[Source passage — start]
On Sun, Nov 16, 2014 at 8:55 PM, Michael Rolle <m@rolle.name> wrote:
Hi,
 
It took me a while to find this, but Google is my friend.  I was building stuff on Windows and getting 32-bit object files, but I wanted 64-bit object files.
 
I didn't see the address-model property listed in the Boost.Build documentation.  I have since found it in the list of commonly used properties, along with variant, link, etc.
 
My issue with the documentation is that when it suggests that I can build the Boost libraries by simply running 'b2' with no arguments, this is misleading.  By default it doesn't build all the possible variations.  It builds both debug and release, and both single and multi threaded, but it only builds static libraries with 32-bit address model.  So I would like to see mention of the other common possibilities, even if it's in the If Something Goes Wrong section.

Building all the variations is prohibitive. We used to ry and do that and we had users complain that building would both take way too long and take up way too much disk space. In addition building some variants causes name collisions. As they are rarely wanted together and hence we leave it up to the user to decide which ones to build in those cases. And 32 vs 64 is one of those cases. It used to be 32 was the obvious default on Windows. That might not be the best default any longer :-) 

Better still, I'd like for Boost.Build to select 64-bit model by default if it's being run on a 64-bit processor with a 64-bit operating system.  Doing that would have saved me a couple hours of work.

That's likely possible. I don't know how we can check for that though.
[Source passage — finish]
■ **The problem**:
In the mailing-list exchange about Boost.Build defaults, why does the reply say Boost does not build every library variation by default? Answer in one to three sentences.
[Exercise data — start]
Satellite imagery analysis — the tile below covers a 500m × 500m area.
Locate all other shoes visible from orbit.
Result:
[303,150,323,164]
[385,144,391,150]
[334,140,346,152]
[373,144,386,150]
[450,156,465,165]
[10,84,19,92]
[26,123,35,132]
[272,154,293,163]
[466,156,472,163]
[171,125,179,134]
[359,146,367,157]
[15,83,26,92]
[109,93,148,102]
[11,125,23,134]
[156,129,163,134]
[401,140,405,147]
[Exercise data — finish]
■ **Output for this task**:
Building all the variations is prohibitive, because users complained that it took far too long and used far too much disk space. Building some variants also causes name collisions. Since those variants are rarely wanted together, the choice of which ones to build is left to the user.